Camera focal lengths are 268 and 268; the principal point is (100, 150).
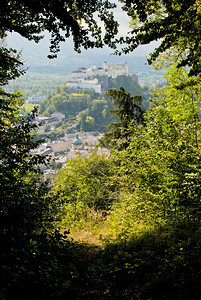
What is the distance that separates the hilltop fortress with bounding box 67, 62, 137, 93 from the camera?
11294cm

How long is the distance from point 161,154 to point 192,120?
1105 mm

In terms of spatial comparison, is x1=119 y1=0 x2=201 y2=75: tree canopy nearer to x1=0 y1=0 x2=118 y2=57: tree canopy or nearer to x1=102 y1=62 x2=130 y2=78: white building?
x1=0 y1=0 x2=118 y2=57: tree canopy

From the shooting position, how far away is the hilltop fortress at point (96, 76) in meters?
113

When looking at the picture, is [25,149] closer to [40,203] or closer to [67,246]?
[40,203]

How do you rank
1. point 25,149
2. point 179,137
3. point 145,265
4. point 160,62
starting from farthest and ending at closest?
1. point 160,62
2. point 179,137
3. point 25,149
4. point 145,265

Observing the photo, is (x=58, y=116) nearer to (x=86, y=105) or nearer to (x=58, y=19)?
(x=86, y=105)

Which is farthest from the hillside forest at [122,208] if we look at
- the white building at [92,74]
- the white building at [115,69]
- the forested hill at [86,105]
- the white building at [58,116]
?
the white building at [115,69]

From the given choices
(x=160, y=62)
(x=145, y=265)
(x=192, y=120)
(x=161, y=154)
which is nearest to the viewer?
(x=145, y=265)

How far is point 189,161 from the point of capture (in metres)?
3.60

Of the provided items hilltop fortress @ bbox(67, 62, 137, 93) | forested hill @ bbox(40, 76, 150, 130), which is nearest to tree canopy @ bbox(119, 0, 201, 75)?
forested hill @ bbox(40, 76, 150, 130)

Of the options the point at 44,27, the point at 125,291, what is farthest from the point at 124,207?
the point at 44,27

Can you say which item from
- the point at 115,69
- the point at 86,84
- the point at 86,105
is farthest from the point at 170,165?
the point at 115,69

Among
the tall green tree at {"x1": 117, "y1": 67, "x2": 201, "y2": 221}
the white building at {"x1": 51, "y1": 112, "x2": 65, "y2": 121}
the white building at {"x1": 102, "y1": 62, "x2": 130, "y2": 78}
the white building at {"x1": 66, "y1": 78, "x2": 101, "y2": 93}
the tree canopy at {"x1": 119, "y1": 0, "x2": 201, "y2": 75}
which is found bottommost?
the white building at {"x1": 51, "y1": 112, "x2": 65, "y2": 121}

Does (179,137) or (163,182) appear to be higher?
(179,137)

▸ Set exercise
Quote everything in the listing above exactly; pictures are the only thing to omit.

▸ Exercise solution
Camera focal lengths are 268 and 268; the principal point is (100, 150).
What is the distance that separates the hilltop fortress with bounding box 67, 62, 137, 93 from the camera?
11294cm

How long is the distance from point 161,154 to point 192,120?
1105 mm

In terms of spatial comparison, is x1=119 y1=0 x2=201 y2=75: tree canopy nearer to x1=0 y1=0 x2=118 y2=57: tree canopy or nearer to x1=102 y1=62 x2=130 y2=78: white building?
x1=0 y1=0 x2=118 y2=57: tree canopy

From the shooting position, how far away is the hilltop fortress at point (96, 76) in meters?
113

When looking at the picture, is [25,149] closer to [40,203] or closer to [67,246]?
[40,203]

How do you rank
1. point 25,149
2. point 179,137
3. point 145,265
4. point 160,62
starting from farthest and ending at closest?
1. point 160,62
2. point 179,137
3. point 25,149
4. point 145,265

Observing the photo, is (x=58, y=116) nearer to (x=86, y=105) or nearer to (x=58, y=19)?
(x=86, y=105)

Which is farthest from the hillside forest at [122,208] if we look at
- the white building at [92,74]
- the white building at [115,69]
- the forested hill at [86,105]
- the white building at [58,116]
?
the white building at [115,69]

From the given choices
(x=160, y=62)
(x=145, y=265)
(x=192, y=120)
(x=161, y=154)
which is nearest to the viewer?
(x=145, y=265)

How far is point 189,161 from the point of capture (in metres)?
3.60

Of the provided items hilltop fortress @ bbox(67, 62, 137, 93) | forested hill @ bbox(40, 76, 150, 130), which is nearest to tree canopy @ bbox(119, 0, 201, 75)?
forested hill @ bbox(40, 76, 150, 130)

Of the options the point at 44,27, the point at 125,291, what is farthest from the point at 124,207?
the point at 44,27

Can you say which item from
- the point at 115,69
- the point at 86,84
- the point at 86,105
is farthest from the point at 170,165?
the point at 115,69

Among
the tall green tree at {"x1": 117, "y1": 67, "x2": 201, "y2": 221}
the white building at {"x1": 51, "y1": 112, "x2": 65, "y2": 121}
the white building at {"x1": 102, "y1": 62, "x2": 130, "y2": 78}
the white building at {"x1": 66, "y1": 78, "x2": 101, "y2": 93}
the tree canopy at {"x1": 119, "y1": 0, "x2": 201, "y2": 75}
which is found bottommost?
the white building at {"x1": 51, "y1": 112, "x2": 65, "y2": 121}

Does (179,137) or (163,182) appear to be higher?
(179,137)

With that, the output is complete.